Public et spectateurs
lundi 4 juin 2007 à 18:51 | Humeur | par Francis Gavelle, programmateur du "goût du court !"

Lu récemment dans Ciné-mélanges, ouvrage du cinéaste suisse Alain Tanner publié au Seuil et en librairie depuis le 3 mai : "Aujourd’hui, pour les cinéastes, le public est devenu l’ennemi. L’ennemi, ce ne sont pas les producteurs, les distributeurs, les exploitants ou les banquiers. Eux ne font qu’obéir à celui qui commande parce qu’il paie et qu’il va au cinéma comme un troupeau de moutons, à l’appel de la pub.

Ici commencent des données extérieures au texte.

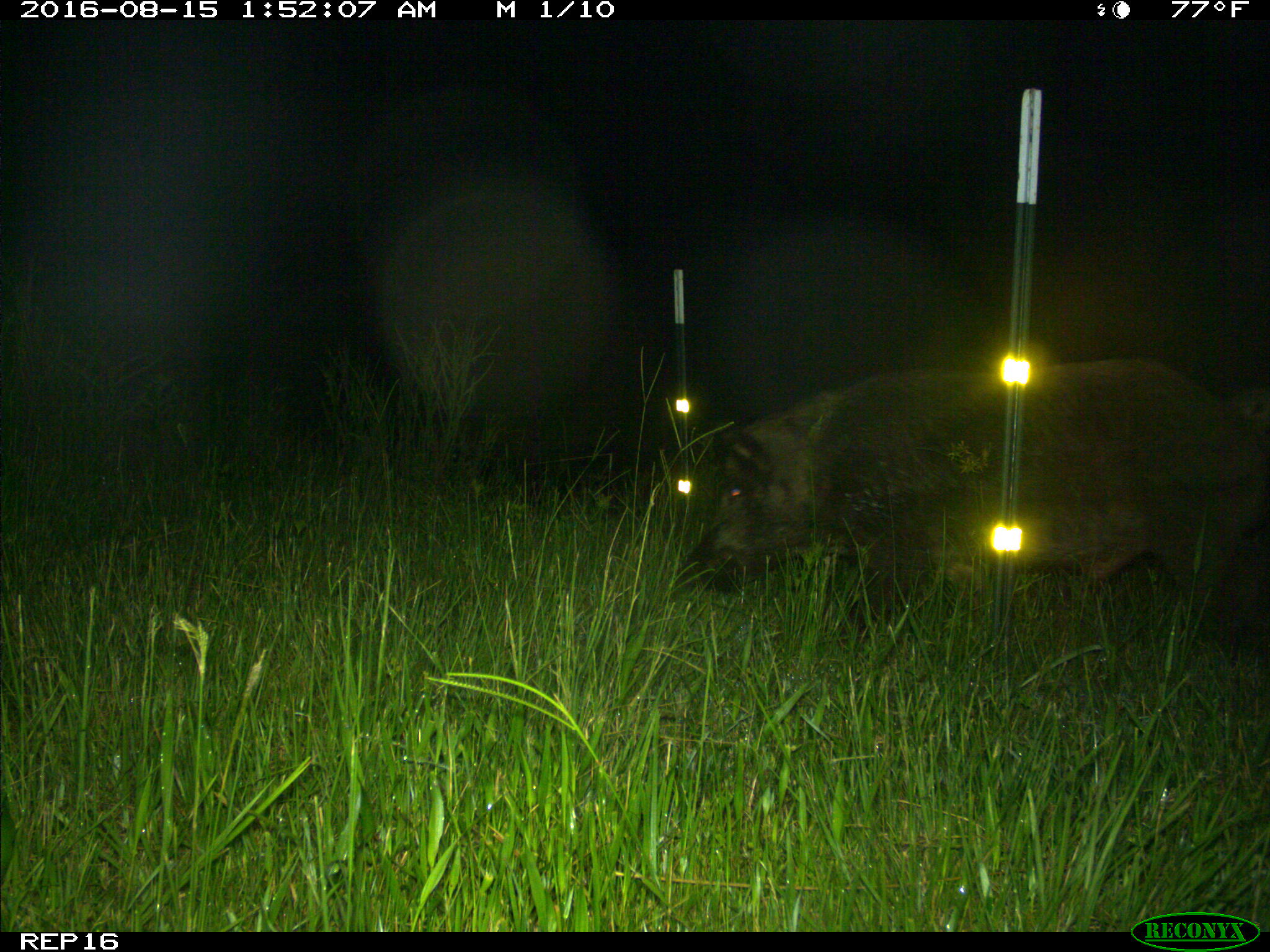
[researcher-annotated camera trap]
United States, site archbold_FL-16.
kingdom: Animalia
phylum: Chordata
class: Mammalia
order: Artiodactyla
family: Suidae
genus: Sus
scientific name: Sus scrofa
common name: wild boar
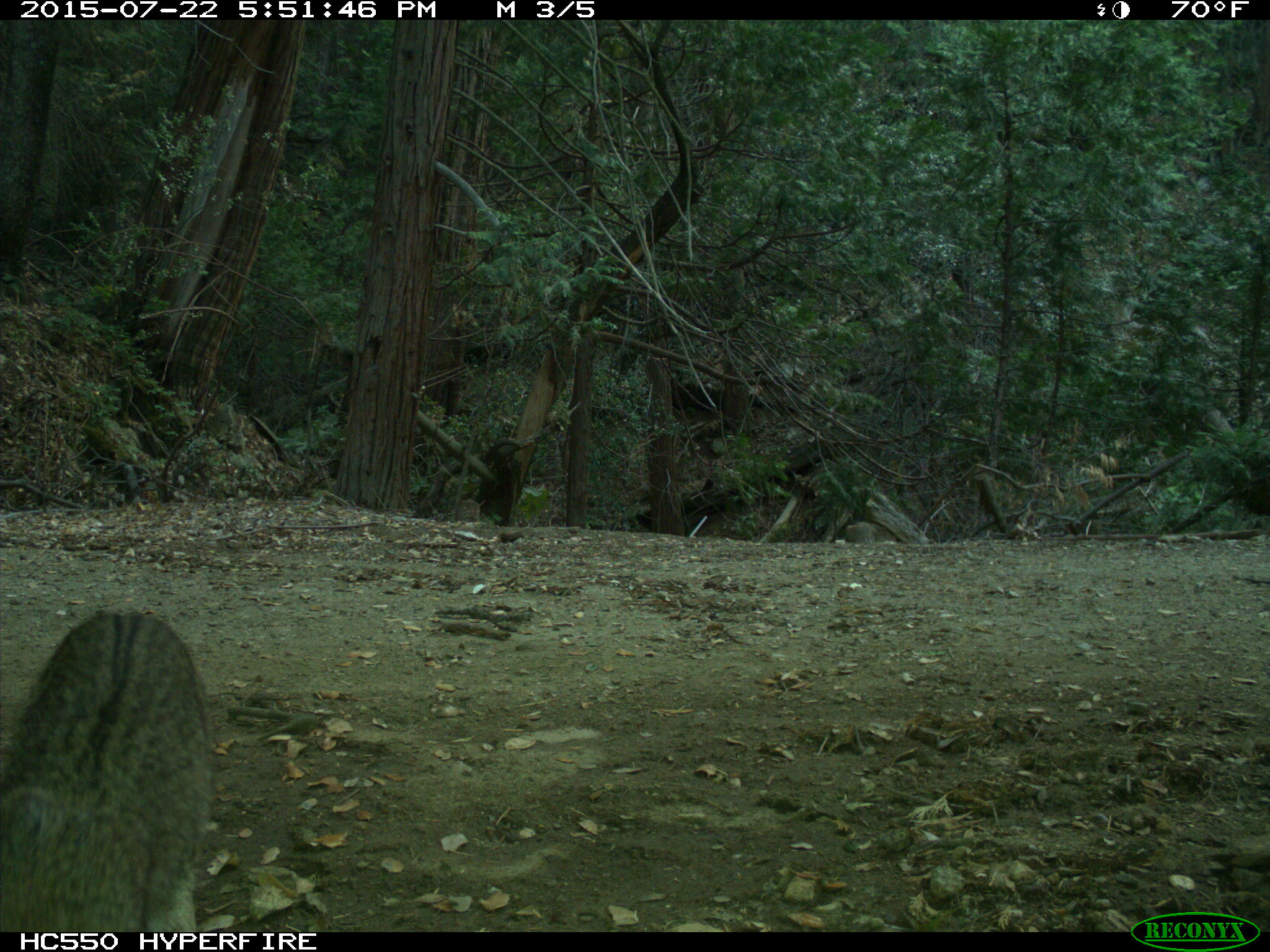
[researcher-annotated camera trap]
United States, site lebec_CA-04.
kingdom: Animalia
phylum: Chordata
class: Mammalia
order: Carnivora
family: Felidae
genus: Lynx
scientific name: Lynx rufus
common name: bobcat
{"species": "Lynx rufus (bobcat)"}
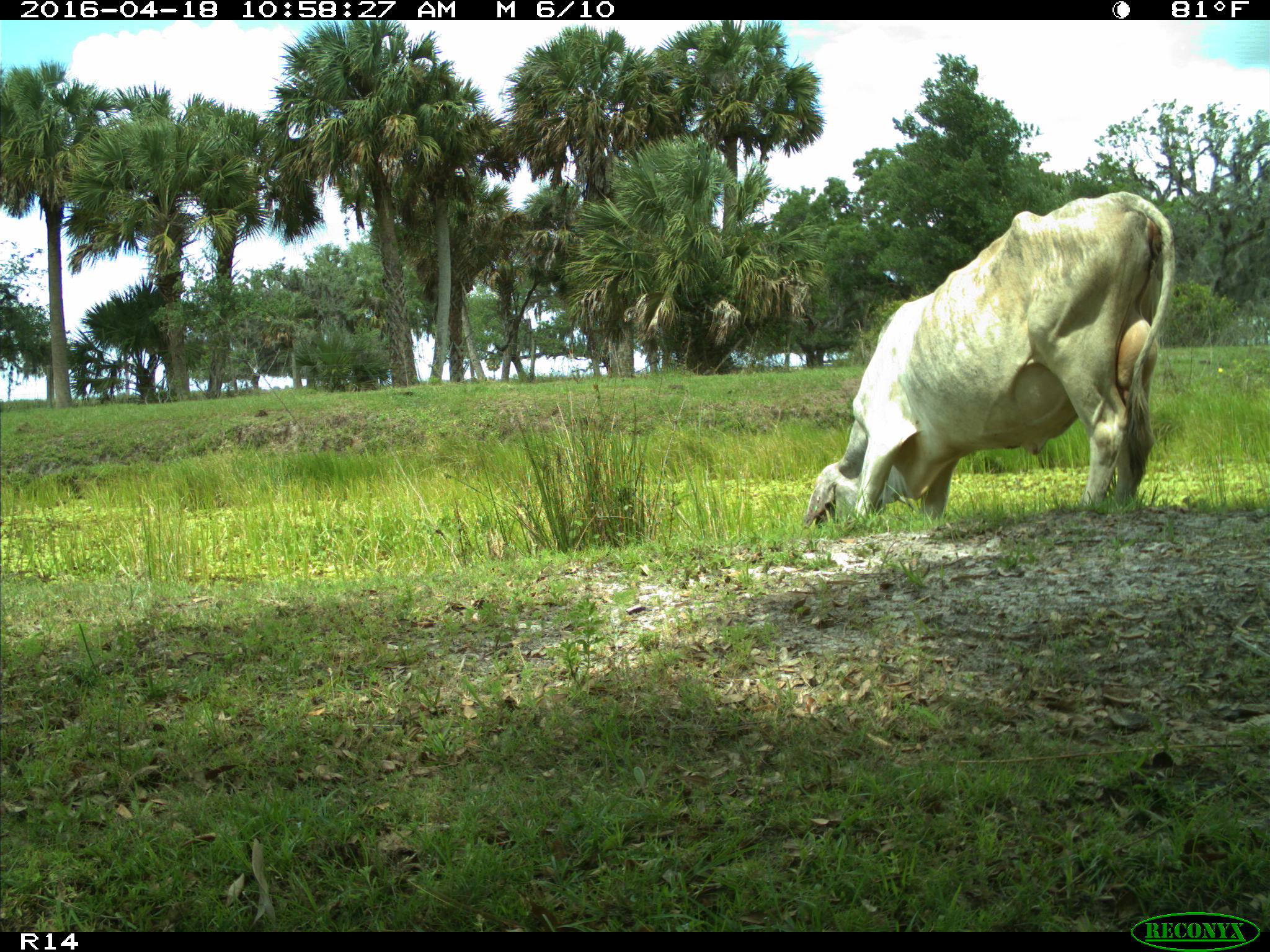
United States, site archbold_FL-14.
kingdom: Animalia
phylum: Chordata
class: Mammalia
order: Artiodactyla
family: Bovidae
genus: Bos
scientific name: Bos taurus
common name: domestic cow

Le public est une entité économique, une abstraction. C’est tout le monde, donc personne. Des consommateurs. Deux citations. La première, sauf erreur, est de Jules Renard : « Les critiques sont les soldats d’une armée en déroute qui se rendent avec armes et bagages à l’ennemi. Et l’ennemi, c’est le public. » Deuxième citation, d’un auteur inconnu : « A force de courir derrière le public, on finit par ne plus voir que son cul. » Il convient donc d’opposer à cette notion de « public », celle de « spectateur » : un individu, celui à qui l’on souhaite s’adresser en lui proposant un spectacle où il ne sera pas simplement un somnambule, mais un interlocuteur, et qui est prêt à faire un bout de chemin vers vous, qui sait par la façon dont le film lui parle qu’il n’est pas seulement un cochon de payant, mais quelqu’un qui est prêt à partager quelque chose avec vous. Les journalistes m’ont souvent demandé pour quel public je faisais des films. Je leur disais que je faisais des films d’abord pour moi-même et ensuite pour un spectateur. Spectateur, mon frère…"
Né en 1929 à Genève, Alain Tanner s’est affirmé comme le porte-drapeau du « nouveau cinéma suisse » et comme une des figures majeures du cinéma d’art et d’essai européen. Trois de ses films sont sortis au Balzac : Les Années Lumière (1981), No Man's Land (1985) et L'Homme qui a perdu son ombre (1992).